* _Prompt A_
Which court cases does the opinion on rights of way cite? Give each case with its reporter citation.
* _Prompt B_
Answer these about the opinion on rights of way, marking each answer like its question:
(i) In Parsons v. Johnson, who laid out the way?
(ii) Which judge distinguished Huttemeier v. Albro?
(iii) In Franklin Insurance Co. v. Cousens, how wide was the passageway?
* _Prompt C_
Can you write the next part of the opinion on rights of way, picking up after its final sentence?

* _Page extract_
◆ ◆ ◆

In Parsons v. Johnson ( 68 N.Y. 62), relied upon by the appellant, the way was laid out by tenants in common. One of the tenants subsequently mortgaged the land lying on the east of the way, "with appurtenances." The mortgage gave the western boundary of the premises on a line coincident with the east line of the way; the way was not mentioned or referred to in any manner and it was not essential for access to the mortgaged premises. The court held that no easement passed in the way under the mortgage or judgment of foreclosure thereunder; that the use of the word "appurtenances" did not pass it, and that defendant having become possessed of the dominant and servient tenements had the right to close the way.

It is at once seen that a radical difference exists between the grant in that case and the present one. There no reference was made to the way. Here the way is asserted as existing, it is practically located, and the boundary of the premises is thereon. This distinction is clearly pointed out in the discussion. Judge EARL, in distinguishing Huttemeier v. Albro ( 18 N.Y. 48), said: "Here no mention was made in the Jones mortgage of the way. That case (18 N.Y.) was decided upon the well-settled rule, that a reference to a way owned by the grantor as a boundary gives a right of way therein. ( Smyles v. Hastings, 22 N.Y. 217; Washburn on Easement [marg.], 170.)" In the Smyles case cited to sustain this doctrine there was present the element of necessity, a map was made at the time the land was sub-divided into lots, and these features were considered in the disposition of the case. It cannot, therefore, be said to support the doctrine announced by Judge EARL in its fullest extent. The same criticism is, however, not true of the further authority of Washburn on Easements. It is there fairly to be gathered from the text of the learned author and the authorities which he cites, that a reference in a deed to an existing way owned by the grantor, as a boundary line, carries in such way an easement in the grantee. This is clearly the rule of the Massachusetts authorities cited to sustain the text, and subsequent decisions of that State sustain the doctrine to the fullest extent.

In Franklin Insurance Co. v. Cousens ( 127 Mass. 258) a mortgagor had laid out on his premises a private way running from one public street to another. The mortgage made no reference to the way, but the premises bounded on its exterior line. Subsequently the mortgagor executed another mortgage to a third party of other premises including therein, by metes and bounds, the private way. The first mortgage was recorded before the second mortgage was given. It was held that the purchaser acquired an easement in the private way, the court saying: "The only question in this case is whether the plaintiff took by implication a right of way over the thirty-foot passageway, and we are of opinion that it did. The rule is that when a grantor conveys land bounded on a street or way over his other land, he and those claiming under him are estopped to deny the existence of such street or way." This case may carry the doctrine of implied grant beyond the rule laid down in the courts of this State. But it is authority for the rule announced in the Parsons Case ( supra), that a reference to an existing way in the grant carries with it an easement in the way in the grantee.

◆ ◆ ◆

* _Data section_
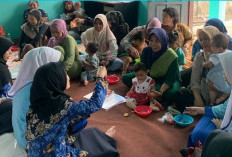 Pengabdian Masyarakat Poltekkes Kemenkes Jambi Jurusan Kebidanan Prodi Diploma III Kebidanan  Pemberdayaan Ibu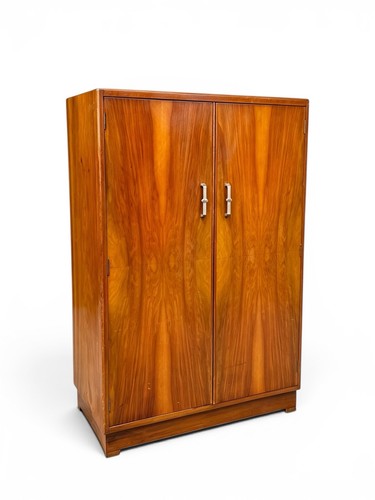 Antico armadio art deco noce - armadio,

◆ ◆ ◆

* _Answer box A_
Parsons v. Johnson (68 N.Y. 62)
Huttemeier v. Albro (18 N.Y. 48)
Smyles v. Hastings (22 N.Y. 217)
Franklin Insurance Co. v. Cousens (127 Mass. 258)

* _Answer box B_
(i) Tenants in common.
(ii) Judge Earl.
(iii) Thirty feet.

* _Answer box C_
We think the same question is decided in Hutteneir v. Albro ( 18 N.Y. 48). It is true that that case presented an element of necessity. But the reasoning of the court places the decision as well upon the description of the grant, contained in the deed, as upon an existing necessity, and applies the rule to other grantees where the necessity did not exist. Taken in connection with the enunciation of the court in the Parsons Case ( supra) we think it was the intention of the Court of Appeals to lay down as a rule of law, that where the grantor is the owner of a way then in use, in connection with the premises granted, and grants the land bounding thereon, by reference to such way as a boundary, in the grant, and the beneficial use of the land conveyed may require the use of the way, although not in the sense of being a necessity, that an easement in such way passes under the grant, which neither the grantor or subsequent grantees of the premises can defeat. ( Newman v. Nellis, 97 N.Y. 285.)

In all of the cases where the question has arisen in this State, which have fallen under our observation, there has been present some condition beyond the boundary of the land conveyed by reference to the way. But the trend of authority seems to be that, where the way exists and the boundary is made thereon by reference to the existing way, such description indicates an intent that the way shall remain open as appurtenant to the premises conveyed. As was said by Judge STRONG in Huttemeier v. Albro ( supra): "If the alley was to be abandoned and no longer exist, it would hardly be made a part of the description of the land, to aid in identifying it, not merely at the time of giving the deed but in future." A like rule is adopted in Michigan. ( Smith v. Lock, 18 Mich. 56.) This rule is in harmony with that laid down by Mr. Justice STOREY in United States v. Appleton (1 Sumn. 492), that every grant of a thing necessarily imparts a grant of it as it actually exists unless it be otherwise provided. And this rule was adopted by the Court of Appeals in Holloway v. Southmayd ( 139 N.Y. 390-407), the court adding: "It is the better rule to hold that, to exclude a grantee from the perpetual beneficial use of the open way in front of the premises granted to him, the language of the deed should clearly express such an intention."

If we are correct, it follows that the judgment should be affirmed, with costs.

All concurred.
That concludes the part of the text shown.